In a joint analysis of HLA class I, HLA-E, and HLA-G to predict the prognosis of colorectal cancer (CRC), three tumor immune phenotypes are generated by comprehensively analyzing the expressions of all markers, resulting in strong immune system tumor recognition, intermediate immune system tumor recognition, and poor immune system tumor recognition. These immune phenotypes represent important and independent clinical prognostic characteristics of colon cancer (108). In nasopharyngeal carcinoma (NPC), HLA-G is positively correlated with CD68+ macrophages and IL-10 expression, indicating that HLA-G may regulate immune escape in NPC (114). Among 522 NPC specimens, the expression of HLA-G at the protein level is detected in 79.2% of cases. In addition, the high expression of HLA-G predicts the low survival rate of NPC patients (114). Moreover, HLA-G is suggested to be an independent predictor of cancers, such as esophageal squamous cell carcinoma (115), gastric cancer (37, 116), breast cancer (52, 117, 118), and OC (38, 44, 119). Finally, the differential expressions of HLA-G can also help predict and diagnose different subtypes. Significant differences between groups have been observed between low-grade glioma and high-grade glioma tissues (120). Besides, the expression of HLA-G in the non-luminal subtypes of invasive ductal carcinoma of the breast is significantly higher compared with the luminal subtypes (121).

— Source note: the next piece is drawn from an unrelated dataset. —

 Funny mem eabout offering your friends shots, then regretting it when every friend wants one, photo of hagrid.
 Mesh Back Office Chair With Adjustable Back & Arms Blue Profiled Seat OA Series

sHLA-G in the Blood of Tumor Patients as Circulating Tumor Markers
In the serum of healthy people, the content of HLAG is 20 ng/mL and significantly lower compared with cancer patients. sHLA-G is produced and secreted mainly by immune cells and tumors (122). For example, in acute leukemia, the level of sHLA-G in T cells and monocytes in the serum is detected by enzyme-linked immunosorbent assay (ELISA), which is averagely five times higher compared with healthy controls. Moreover, sHLA-G can be secreted in vitro by DCs, lymphocytes, plasma cells, and monocytes/macrophages (56), and these secreted sHLA-G molecules cause anti-tumor reactions locally in the tumor or along with the circulatory system to the whole body. Next, we described the current status of sHLA-G in the serum of tumor patients as tumor markers from the aspects of diagnosis, prognosis, and identification (Table 1).
In terms of diagnosis, sHLA-G is abnormally expressed in the plasma in breast ductal carcinoma (131), head and neck squamous cell carcinoma (129), gastric cancer (33), CRC (125), and papillary thyroid carcinoma (65), which is considered to be a preoperative diagnosis of cancer histopathology potential marker of aggressiveness. It is worth noting that in gastric cancer, researchers have found that sHLA-G in combination with common serum tumor markers, such as CA72-4, CA125, and CA19-1, can improve the clinical screening of gastric cancer compared with sHLA-G alone (132). In patients with breast cancer, the expression of HLA-G is negatively correlated with proliferation factor (133). In addition, the concentration of sHLA-G in plasma helps predict and diagnose cancers of different subtypes. Compared with patients with simple lobular carcinoma and simple ductal carcinoma, patients with mixed lobular lesions and breast ducts have a more significant increase in sHLA-G (131). ELISA also shows that the plasma levels of sHLA-G in patients with liver cancer are higher compared with the control group (134). These results support that sHLA-G can be used for tumor early diagnosis.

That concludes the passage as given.